Our study has limitations. First, our results may not be generalizable to clinical trials outside of the US because our analysis did not include results from non-US registries. Second, our power calculations focused on planned rather than actual enrollment. Thus, our power calculations may overestimate the trial’s actual statistical power. Third, we based our power calculation on published event rates which is an imperfect approach representing population average estimates. As a result, individual studies may have had higher or lower event rates depending on the characteristics of the study populations. In addition, some trials did not perform 1 to 1 randomization and thus, some of our power estimates represent over-estimates because other randomization schemes require larger sample sizes. Fourth, we utilized word tagging, a form of natural language processing, to identify various datapoints reported in our study which could introduce misclassification bias. We performed manual checking to minimize misclassification, and while a small degree of residual misclassification could still be present, we expect it to be random.

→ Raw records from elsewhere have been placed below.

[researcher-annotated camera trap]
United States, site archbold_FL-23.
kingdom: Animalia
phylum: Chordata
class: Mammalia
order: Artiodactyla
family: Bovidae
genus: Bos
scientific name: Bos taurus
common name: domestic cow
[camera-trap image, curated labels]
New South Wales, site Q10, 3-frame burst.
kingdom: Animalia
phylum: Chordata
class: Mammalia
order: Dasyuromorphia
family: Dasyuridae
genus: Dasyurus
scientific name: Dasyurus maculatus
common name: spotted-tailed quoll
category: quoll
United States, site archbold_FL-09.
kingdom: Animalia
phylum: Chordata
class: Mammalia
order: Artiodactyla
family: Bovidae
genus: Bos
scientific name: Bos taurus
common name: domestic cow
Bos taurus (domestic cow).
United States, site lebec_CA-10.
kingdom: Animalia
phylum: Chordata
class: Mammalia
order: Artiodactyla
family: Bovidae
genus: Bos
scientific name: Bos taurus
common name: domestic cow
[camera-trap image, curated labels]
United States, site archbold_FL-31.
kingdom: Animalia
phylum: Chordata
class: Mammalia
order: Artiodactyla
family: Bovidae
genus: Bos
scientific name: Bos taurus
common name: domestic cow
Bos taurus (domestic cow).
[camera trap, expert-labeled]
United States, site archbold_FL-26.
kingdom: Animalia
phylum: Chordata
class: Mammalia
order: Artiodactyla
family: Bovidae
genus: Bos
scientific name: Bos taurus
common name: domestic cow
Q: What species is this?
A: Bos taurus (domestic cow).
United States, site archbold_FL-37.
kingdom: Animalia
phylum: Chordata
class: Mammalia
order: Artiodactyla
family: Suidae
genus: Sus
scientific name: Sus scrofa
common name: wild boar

In conclusion, in the first 9 months of the global pandemic, there was an unprecedented rise in COVID-19-related research, including hundreds of clinical trials launched in the US. This study highlights an important opportunity to improve national clinical trial infrastructure, which would allow the biomedical community to better leverage the critical investment of trial participants who are putting themselves at risk to advance new knowledge in this pandemic.